**Görev Tanımı:**
Lütfen aşağıdaki şebeke duyarlılık faktörleri metninden "4.2 Şebeke Duyarlılık" ifadesiyle başlayıp "önemli rol oynamaktadırlar." ifadesiyle biten bölümü, bu son ifade de dahil olmak üzere, hiçbir değişiklik yapmadan yazın.

• Sonuç bulunamadı

4. İLETİM YETERLİLİĞİNİN ANALİZİNDE KULLANILAN ŞEBEKE DUYARLILIK FAKTÖRLERİ

4.2 Şebeke Duyarlılık Faktörler

4.2.7 Şebeke Duyarlılık Faktörlerinin Kullanımı

Doğrusal duyarlılık faktörleri, iletim hatlarının yeterliliğinin hesaplanmasında, farklı senaryo analizlerinde, enerji iletiminin sistem birimleri üzerindeki elektriksel etkilerinin ortaya konmasında, herhangibir iletim hattının veya herhangibir üretim birimlerinin devre dışı kalmasının, şebekenin diğer elemanlarını hangi oranda etkilediğini belirlemek için kullanılan araçlardır. Doğrusal duyarlılık faktörleri, farklı piyasa uygulamalarında elektrik iletim sıkışıklığını modellemek için önemli rol oynamaktadırlar.

GSDF ve LODF göstergelerinin hesaplanması ve örnek sistem üzerinde uygulaması [23] ayrıntılı olarak gösterilmiştir. GGDF ve GLDF ifadelerinin hesaplanması ve iletim maliyeti dağılımında kullanımı örnek sistem üzerinde [24] incelenmiştir. Miller ve Awad tarafında hazırlanan raporda [25], Amerika Birleşik Devletleri’nde San Diego bölgesinde, Güneybatı güç hattının açmasıyla oluşan etkiler LODF göstergeleri kullanılarak analiz edilmiştir. Kaliforniya bağımsız sistem operatörleri tarafından yapılan çalışmada LODF, GSDF ve OTDF değerlerinin şebeke içinde kullanımı örnek sistemler üzerinde gösterilmiştir [26]. Tez içinde ayrıntıları ile incelenmiş şebeke duyarlılık faktörleri dışında, iletim hattı kapama dağılım faktörü (Line Closure Distribution Factor, LCDF), iletim hattı açma açı faktörü (Line Outage Angle Factor, LOAF), iletim hattı açma üretim faktörü (Line Outage Generation Factor, LOGF), iletim hattı kapama üretim faktörü (Line Closure Generation Factor, LCGF) Sauer ve ekibinin çalışmasında [27] incelenmiş, dağılım faktörlerinin arıza durumu analizinde kullanımı irdelenmiştir. Hur ve ekibinin çalışmasında [28], şebeke kısıtlılıklarının biçimlendirilmesinde LODF göstergeleri kullanılmıştır. GLDF

41

faktörlerinin sıkışıklık maliyeti dağılımında kullanımı Fattahi ve Ehsan tarafından yapılan çalışmada [22] gösterilmiştir. Elektrik sistemlerini çökmeye götürebilecek olayların erken tespiti ve önlenmesi için yapılan analizlerde GDF göstergelerinin kullanımı, Song ve Kezunovic tarafından [29] irdelenmiştir.

**Sağlanan Veriler:**
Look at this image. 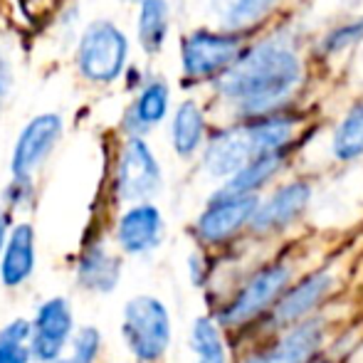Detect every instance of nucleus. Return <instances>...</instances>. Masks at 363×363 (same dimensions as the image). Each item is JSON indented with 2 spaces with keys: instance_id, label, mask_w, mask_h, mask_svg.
<instances>
[{
  "instance_id": "obj_1",
  "label": "nucleus",
  "mask_w": 363,
  "mask_h": 363,
  "mask_svg": "<svg viewBox=\"0 0 363 363\" xmlns=\"http://www.w3.org/2000/svg\"><path fill=\"white\" fill-rule=\"evenodd\" d=\"M301 82V60L294 50L277 43H262L238 55L228 69L218 74V89L240 106L242 116L269 114L289 99Z\"/></svg>"
},
{
  "instance_id": "obj_2",
  "label": "nucleus",
  "mask_w": 363,
  "mask_h": 363,
  "mask_svg": "<svg viewBox=\"0 0 363 363\" xmlns=\"http://www.w3.org/2000/svg\"><path fill=\"white\" fill-rule=\"evenodd\" d=\"M121 336L126 341V349L139 363L161 361L171 344V319L163 301L148 294L126 301Z\"/></svg>"
},
{
  "instance_id": "obj_3",
  "label": "nucleus",
  "mask_w": 363,
  "mask_h": 363,
  "mask_svg": "<svg viewBox=\"0 0 363 363\" xmlns=\"http://www.w3.org/2000/svg\"><path fill=\"white\" fill-rule=\"evenodd\" d=\"M129 40L111 20H94L84 28L77 45V69L96 84H111L124 72Z\"/></svg>"
},
{
  "instance_id": "obj_4",
  "label": "nucleus",
  "mask_w": 363,
  "mask_h": 363,
  "mask_svg": "<svg viewBox=\"0 0 363 363\" xmlns=\"http://www.w3.org/2000/svg\"><path fill=\"white\" fill-rule=\"evenodd\" d=\"M242 50V38L238 33H213L196 30L183 40L181 62L188 79H211L235 62Z\"/></svg>"
},
{
  "instance_id": "obj_5",
  "label": "nucleus",
  "mask_w": 363,
  "mask_h": 363,
  "mask_svg": "<svg viewBox=\"0 0 363 363\" xmlns=\"http://www.w3.org/2000/svg\"><path fill=\"white\" fill-rule=\"evenodd\" d=\"M161 191V166L141 136H131L116 166V193L121 201L141 203Z\"/></svg>"
},
{
  "instance_id": "obj_6",
  "label": "nucleus",
  "mask_w": 363,
  "mask_h": 363,
  "mask_svg": "<svg viewBox=\"0 0 363 363\" xmlns=\"http://www.w3.org/2000/svg\"><path fill=\"white\" fill-rule=\"evenodd\" d=\"M30 326V351L35 359L43 363L57 361L72 336V306L65 296H52L40 304L38 316Z\"/></svg>"
},
{
  "instance_id": "obj_7",
  "label": "nucleus",
  "mask_w": 363,
  "mask_h": 363,
  "mask_svg": "<svg viewBox=\"0 0 363 363\" xmlns=\"http://www.w3.org/2000/svg\"><path fill=\"white\" fill-rule=\"evenodd\" d=\"M62 116L57 114H40L35 119L28 121L23 131H20L18 141H15L13 148V161H10V168H13L15 178H30L43 161L50 156V151L57 144V139L62 136Z\"/></svg>"
},
{
  "instance_id": "obj_8",
  "label": "nucleus",
  "mask_w": 363,
  "mask_h": 363,
  "mask_svg": "<svg viewBox=\"0 0 363 363\" xmlns=\"http://www.w3.org/2000/svg\"><path fill=\"white\" fill-rule=\"evenodd\" d=\"M255 156H259V151L255 146L250 124L245 121L233 129L220 131L208 141L206 153H203V166L213 178H230Z\"/></svg>"
},
{
  "instance_id": "obj_9",
  "label": "nucleus",
  "mask_w": 363,
  "mask_h": 363,
  "mask_svg": "<svg viewBox=\"0 0 363 363\" xmlns=\"http://www.w3.org/2000/svg\"><path fill=\"white\" fill-rule=\"evenodd\" d=\"M257 206L259 201L255 193H247V196H213L211 206L198 218V235L211 245L225 242L242 225L250 223Z\"/></svg>"
},
{
  "instance_id": "obj_10",
  "label": "nucleus",
  "mask_w": 363,
  "mask_h": 363,
  "mask_svg": "<svg viewBox=\"0 0 363 363\" xmlns=\"http://www.w3.org/2000/svg\"><path fill=\"white\" fill-rule=\"evenodd\" d=\"M289 274H291L289 267H282V264H279V267H267L259 274H255V277L245 284V289L238 294V299L223 311V316H220L223 324H233V326L242 324V321L257 316L262 309H267V306L282 294V289L287 287Z\"/></svg>"
},
{
  "instance_id": "obj_11",
  "label": "nucleus",
  "mask_w": 363,
  "mask_h": 363,
  "mask_svg": "<svg viewBox=\"0 0 363 363\" xmlns=\"http://www.w3.org/2000/svg\"><path fill=\"white\" fill-rule=\"evenodd\" d=\"M311 201V186L304 181H294L282 186L264 206H257L250 218L255 233H274V230L287 228L291 220L304 213Z\"/></svg>"
},
{
  "instance_id": "obj_12",
  "label": "nucleus",
  "mask_w": 363,
  "mask_h": 363,
  "mask_svg": "<svg viewBox=\"0 0 363 363\" xmlns=\"http://www.w3.org/2000/svg\"><path fill=\"white\" fill-rule=\"evenodd\" d=\"M163 238V216L156 206L141 201L121 216L116 228V240L126 255L151 252Z\"/></svg>"
},
{
  "instance_id": "obj_13",
  "label": "nucleus",
  "mask_w": 363,
  "mask_h": 363,
  "mask_svg": "<svg viewBox=\"0 0 363 363\" xmlns=\"http://www.w3.org/2000/svg\"><path fill=\"white\" fill-rule=\"evenodd\" d=\"M35 269V233L28 223L10 233L0 259V282L5 287H20Z\"/></svg>"
},
{
  "instance_id": "obj_14",
  "label": "nucleus",
  "mask_w": 363,
  "mask_h": 363,
  "mask_svg": "<svg viewBox=\"0 0 363 363\" xmlns=\"http://www.w3.org/2000/svg\"><path fill=\"white\" fill-rule=\"evenodd\" d=\"M321 334H324L321 321H306V324L296 326L294 331H289L272 351L252 356L245 363H306L319 349Z\"/></svg>"
},
{
  "instance_id": "obj_15",
  "label": "nucleus",
  "mask_w": 363,
  "mask_h": 363,
  "mask_svg": "<svg viewBox=\"0 0 363 363\" xmlns=\"http://www.w3.org/2000/svg\"><path fill=\"white\" fill-rule=\"evenodd\" d=\"M284 163V148L279 151H264L259 156L250 158L240 171L230 176V181L216 193V196H247L262 188Z\"/></svg>"
},
{
  "instance_id": "obj_16",
  "label": "nucleus",
  "mask_w": 363,
  "mask_h": 363,
  "mask_svg": "<svg viewBox=\"0 0 363 363\" xmlns=\"http://www.w3.org/2000/svg\"><path fill=\"white\" fill-rule=\"evenodd\" d=\"M168 101H171V89L163 79H153L141 89V94L136 96L134 106L129 109V129L136 136L144 134V131L153 129L156 124H161L168 114Z\"/></svg>"
},
{
  "instance_id": "obj_17",
  "label": "nucleus",
  "mask_w": 363,
  "mask_h": 363,
  "mask_svg": "<svg viewBox=\"0 0 363 363\" xmlns=\"http://www.w3.org/2000/svg\"><path fill=\"white\" fill-rule=\"evenodd\" d=\"M121 277V259L104 247H91L79 257L77 279L89 291H114Z\"/></svg>"
},
{
  "instance_id": "obj_18",
  "label": "nucleus",
  "mask_w": 363,
  "mask_h": 363,
  "mask_svg": "<svg viewBox=\"0 0 363 363\" xmlns=\"http://www.w3.org/2000/svg\"><path fill=\"white\" fill-rule=\"evenodd\" d=\"M203 136H206V116L201 106L193 99L183 101L176 109L171 121V144L173 151L181 158H191L201 148Z\"/></svg>"
},
{
  "instance_id": "obj_19",
  "label": "nucleus",
  "mask_w": 363,
  "mask_h": 363,
  "mask_svg": "<svg viewBox=\"0 0 363 363\" xmlns=\"http://www.w3.org/2000/svg\"><path fill=\"white\" fill-rule=\"evenodd\" d=\"M329 284H331V277L324 272L311 274V277H306L301 284H296V287L279 301L277 309H274L277 324H291V321L301 319L306 311L319 304L321 296L329 291Z\"/></svg>"
},
{
  "instance_id": "obj_20",
  "label": "nucleus",
  "mask_w": 363,
  "mask_h": 363,
  "mask_svg": "<svg viewBox=\"0 0 363 363\" xmlns=\"http://www.w3.org/2000/svg\"><path fill=\"white\" fill-rule=\"evenodd\" d=\"M168 28H171V8L166 0H141L136 33L146 55L161 52L168 38Z\"/></svg>"
},
{
  "instance_id": "obj_21",
  "label": "nucleus",
  "mask_w": 363,
  "mask_h": 363,
  "mask_svg": "<svg viewBox=\"0 0 363 363\" xmlns=\"http://www.w3.org/2000/svg\"><path fill=\"white\" fill-rule=\"evenodd\" d=\"M334 156L341 161H354L363 153V101L354 104L334 134Z\"/></svg>"
},
{
  "instance_id": "obj_22",
  "label": "nucleus",
  "mask_w": 363,
  "mask_h": 363,
  "mask_svg": "<svg viewBox=\"0 0 363 363\" xmlns=\"http://www.w3.org/2000/svg\"><path fill=\"white\" fill-rule=\"evenodd\" d=\"M30 334L33 326L25 319H15L0 331V363H30Z\"/></svg>"
},
{
  "instance_id": "obj_23",
  "label": "nucleus",
  "mask_w": 363,
  "mask_h": 363,
  "mask_svg": "<svg viewBox=\"0 0 363 363\" xmlns=\"http://www.w3.org/2000/svg\"><path fill=\"white\" fill-rule=\"evenodd\" d=\"M191 346H193V354L198 356V363H228L220 331L208 316L196 319L191 331Z\"/></svg>"
},
{
  "instance_id": "obj_24",
  "label": "nucleus",
  "mask_w": 363,
  "mask_h": 363,
  "mask_svg": "<svg viewBox=\"0 0 363 363\" xmlns=\"http://www.w3.org/2000/svg\"><path fill=\"white\" fill-rule=\"evenodd\" d=\"M274 3L277 0H235L233 8L220 20H223V25L228 30L247 28V25H255L257 20H262L274 8Z\"/></svg>"
},
{
  "instance_id": "obj_25",
  "label": "nucleus",
  "mask_w": 363,
  "mask_h": 363,
  "mask_svg": "<svg viewBox=\"0 0 363 363\" xmlns=\"http://www.w3.org/2000/svg\"><path fill=\"white\" fill-rule=\"evenodd\" d=\"M101 349V334L94 326H82L72 339L69 356H60L57 363H94Z\"/></svg>"
},
{
  "instance_id": "obj_26",
  "label": "nucleus",
  "mask_w": 363,
  "mask_h": 363,
  "mask_svg": "<svg viewBox=\"0 0 363 363\" xmlns=\"http://www.w3.org/2000/svg\"><path fill=\"white\" fill-rule=\"evenodd\" d=\"M361 40H363V20L339 25V28L331 30V33L324 38V52H329V55L341 52V50L351 48V45L361 43Z\"/></svg>"
},
{
  "instance_id": "obj_27",
  "label": "nucleus",
  "mask_w": 363,
  "mask_h": 363,
  "mask_svg": "<svg viewBox=\"0 0 363 363\" xmlns=\"http://www.w3.org/2000/svg\"><path fill=\"white\" fill-rule=\"evenodd\" d=\"M10 91H13V69H10L8 60L0 57V109L10 99Z\"/></svg>"
},
{
  "instance_id": "obj_28",
  "label": "nucleus",
  "mask_w": 363,
  "mask_h": 363,
  "mask_svg": "<svg viewBox=\"0 0 363 363\" xmlns=\"http://www.w3.org/2000/svg\"><path fill=\"white\" fill-rule=\"evenodd\" d=\"M211 3H213V10H216V13L220 15V18H223V15L228 13L230 8H233L235 0H211Z\"/></svg>"
},
{
  "instance_id": "obj_29",
  "label": "nucleus",
  "mask_w": 363,
  "mask_h": 363,
  "mask_svg": "<svg viewBox=\"0 0 363 363\" xmlns=\"http://www.w3.org/2000/svg\"><path fill=\"white\" fill-rule=\"evenodd\" d=\"M5 235H8V216H5V213H0V252H3Z\"/></svg>"
}]
</instances>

**Alıştırma Sonucu:**
4.2 Şebeke Duyarlılık Faktörler

4.2.7 Şebeke Duyarlılık Faktörlerinin Kullanımı

Doğrusal duyarlılık faktörleri, iletim hatlarının yeterliliğinin hesaplanmasında, farklı senaryo analizlerinde, enerji iletiminin sistem birimleri üzerindeki elektriksel etkilerinin ortaya konmasında, herhangibir iletim hattının veya herhangibir üretim birimlerinin devre dışı kalmasının, şebekenin diğer elemanlarını hangi oranda etkilediğini belirlemek için kullanılan araçlardır. Doğrusal duyarlılık faktörleri, farklı piyasa uygulamalarında elektrik iletim sıkışıklığını modellemek için önemli rol oynamaktadırlar.